## WHAT THIS TASK INVOLVES
Rewrite the records, switching each "red tarp" to "red tarpaulin" and keeping everything else the same.

## EXTRACTED DATA
'''

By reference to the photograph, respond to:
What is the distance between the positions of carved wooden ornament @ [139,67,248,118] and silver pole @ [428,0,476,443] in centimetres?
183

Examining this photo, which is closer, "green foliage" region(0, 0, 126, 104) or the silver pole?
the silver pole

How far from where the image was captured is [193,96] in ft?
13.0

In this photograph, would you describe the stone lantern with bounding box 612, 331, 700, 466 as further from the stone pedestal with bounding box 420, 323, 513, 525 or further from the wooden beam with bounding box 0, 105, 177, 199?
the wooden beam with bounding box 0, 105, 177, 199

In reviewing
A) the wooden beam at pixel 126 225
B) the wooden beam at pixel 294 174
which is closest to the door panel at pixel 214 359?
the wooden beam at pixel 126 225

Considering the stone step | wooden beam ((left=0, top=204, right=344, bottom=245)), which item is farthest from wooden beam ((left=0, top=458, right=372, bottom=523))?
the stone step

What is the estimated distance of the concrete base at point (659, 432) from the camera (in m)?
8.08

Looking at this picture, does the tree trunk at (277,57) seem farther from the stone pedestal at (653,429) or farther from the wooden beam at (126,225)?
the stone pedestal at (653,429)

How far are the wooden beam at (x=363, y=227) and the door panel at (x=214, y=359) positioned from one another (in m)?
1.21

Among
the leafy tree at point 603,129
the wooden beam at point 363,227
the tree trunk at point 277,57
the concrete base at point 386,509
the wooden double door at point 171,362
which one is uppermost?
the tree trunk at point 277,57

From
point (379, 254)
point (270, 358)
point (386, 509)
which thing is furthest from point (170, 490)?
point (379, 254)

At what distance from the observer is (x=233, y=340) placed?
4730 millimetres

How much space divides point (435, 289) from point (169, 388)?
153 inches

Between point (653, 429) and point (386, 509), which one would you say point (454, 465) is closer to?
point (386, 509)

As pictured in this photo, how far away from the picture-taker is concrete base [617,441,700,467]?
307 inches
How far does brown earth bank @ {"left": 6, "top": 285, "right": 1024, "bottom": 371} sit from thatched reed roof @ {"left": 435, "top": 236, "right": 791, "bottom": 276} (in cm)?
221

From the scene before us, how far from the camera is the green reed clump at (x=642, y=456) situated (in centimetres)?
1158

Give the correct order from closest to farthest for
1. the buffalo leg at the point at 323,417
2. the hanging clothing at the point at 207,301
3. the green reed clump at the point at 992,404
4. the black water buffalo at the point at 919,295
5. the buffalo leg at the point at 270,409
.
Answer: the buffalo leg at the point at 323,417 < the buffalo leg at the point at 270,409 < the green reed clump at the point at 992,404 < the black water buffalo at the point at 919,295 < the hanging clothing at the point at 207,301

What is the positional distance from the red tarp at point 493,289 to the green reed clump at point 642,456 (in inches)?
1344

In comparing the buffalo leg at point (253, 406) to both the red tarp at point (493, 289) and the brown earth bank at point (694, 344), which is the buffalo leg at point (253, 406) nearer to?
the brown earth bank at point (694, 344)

'''

## TASK RESULT
By reference to the photograph, respond to:
What is the distance between the positions of carved wooden ornament @ [139,67,248,118] and silver pole @ [428,0,476,443] in centimetres?
183

Examining this photo, which is closer, "green foliage" region(0, 0, 126, 104) or the silver pole?
the silver pole

How far from where the image was captured is [193,96] in ft?
13.0

In this photograph, would you describe the stone lantern with bounding box 612, 331, 700, 466 as further from the stone pedestal with bounding box 420, 323, 513, 525 or further from the wooden beam with bounding box 0, 105, 177, 199?
the wooden beam with bounding box 0, 105, 177, 199

In reviewing
A) the wooden beam at pixel 126 225
B) the wooden beam at pixel 294 174
which is closest to the door panel at pixel 214 359?
the wooden beam at pixel 126 225

Considering the stone step | wooden beam ((left=0, top=204, right=344, bottom=245)), which item is farthest from wooden beam ((left=0, top=458, right=372, bottom=523))?
the stone step

What is the estimated distance of the concrete base at point (659, 432) from the camera (in m)?
8.08

Looking at this picture, does the tree trunk at (277,57) seem farther from the stone pedestal at (653,429) or farther from the wooden beam at (126,225)?
the stone pedestal at (653,429)

How far are the wooden beam at (x=363, y=227) and the door panel at (x=214, y=359) positioned from one another (in m)?
1.21

Among
the leafy tree at point 603,129
the wooden beam at point 363,227
the tree trunk at point 277,57
the concrete base at point 386,509
the wooden double door at point 171,362
which one is uppermost?
the tree trunk at point 277,57

From
point (379, 254)
point (270, 358)
point (386, 509)
which thing is furthest from point (170, 490)?
point (379, 254)

At what distance from the observer is (x=233, y=340) placed?
4730 millimetres

How much space divides point (435, 289) from point (169, 388)?
153 inches

Between point (653, 429) and point (386, 509), which one would you say point (454, 465) is closer to?
point (386, 509)

As pictured in this photo, how far away from the picture-taker is concrete base [617,441,700,467]?
307 inches
How far does brown earth bank @ {"left": 6, "top": 285, "right": 1024, "bottom": 371} sit from thatched reed roof @ {"left": 435, "top": 236, "right": 791, "bottom": 276} (in cm)?
221

From the scene before us, how far from the camera is the green reed clump at (x=642, y=456) situated (in centimetres)?
1158

Give the correct order from closest to farthest for
1. the buffalo leg at the point at 323,417
2. the hanging clothing at the point at 207,301
3. the green reed clump at the point at 992,404
4. the black water buffalo at the point at 919,295
5. the buffalo leg at the point at 270,409
.
Answer: the buffalo leg at the point at 323,417 < the buffalo leg at the point at 270,409 < the green reed clump at the point at 992,404 < the black water buffalo at the point at 919,295 < the hanging clothing at the point at 207,301

What is the positional distance from the red tarpaulin at point 493,289 to the green reed clump at point 642,456 (in inches)?
1344

In comparing the buffalo leg at point (253, 406) to both the red tarpaulin at point (493, 289) and the brown earth bank at point (694, 344), which is the buffalo leg at point (253, 406) nearer to?
the brown earth bank at point (694, 344)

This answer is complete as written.